** start Data records **

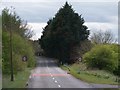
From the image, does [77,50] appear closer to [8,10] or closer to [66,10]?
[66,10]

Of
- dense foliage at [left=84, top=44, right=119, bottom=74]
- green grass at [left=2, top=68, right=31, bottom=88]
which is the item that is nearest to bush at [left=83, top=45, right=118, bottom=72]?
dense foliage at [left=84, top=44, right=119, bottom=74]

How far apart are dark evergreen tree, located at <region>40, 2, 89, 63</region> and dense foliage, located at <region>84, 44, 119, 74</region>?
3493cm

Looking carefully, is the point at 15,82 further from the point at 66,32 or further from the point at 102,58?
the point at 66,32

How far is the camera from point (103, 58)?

** end Data records **
** start Data records **

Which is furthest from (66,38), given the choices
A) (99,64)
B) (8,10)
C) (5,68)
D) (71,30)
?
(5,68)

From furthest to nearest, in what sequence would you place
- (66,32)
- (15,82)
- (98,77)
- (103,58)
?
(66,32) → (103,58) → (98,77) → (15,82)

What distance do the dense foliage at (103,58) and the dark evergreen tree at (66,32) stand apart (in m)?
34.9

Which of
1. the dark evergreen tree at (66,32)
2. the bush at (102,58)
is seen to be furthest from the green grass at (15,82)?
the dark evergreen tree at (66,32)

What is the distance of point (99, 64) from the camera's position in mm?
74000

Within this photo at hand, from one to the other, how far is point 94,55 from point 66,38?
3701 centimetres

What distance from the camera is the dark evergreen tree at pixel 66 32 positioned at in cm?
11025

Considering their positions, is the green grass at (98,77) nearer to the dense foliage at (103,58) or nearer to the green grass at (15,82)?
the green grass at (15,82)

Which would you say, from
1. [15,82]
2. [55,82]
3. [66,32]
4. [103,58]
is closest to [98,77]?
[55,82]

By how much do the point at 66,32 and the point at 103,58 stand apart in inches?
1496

** end Data records **

_Given instruction:_ Return the lines starting at the one containing "From the image, does" and ending at the one containing "How far is the camera from point (103, 58)?", exactly as they appear, both included.

_Final result:_
From the image, does [77,50] appear closer to [8,10] or closer to [66,10]?
[66,10]

Of
- dense foliage at [left=84, top=44, right=119, bottom=74]
- green grass at [left=2, top=68, right=31, bottom=88]
which is the item that is nearest to bush at [left=83, top=45, right=118, bottom=72]?
dense foliage at [left=84, top=44, right=119, bottom=74]

How far apart are dark evergreen tree, located at <region>40, 2, 89, 63</region> and dense foliage, located at <region>84, 44, 119, 74</region>?
3493cm

Looking carefully, is the point at 15,82 further from the point at 66,32 or further from the point at 102,58?
the point at 66,32

How far is the camera from point (103, 58)?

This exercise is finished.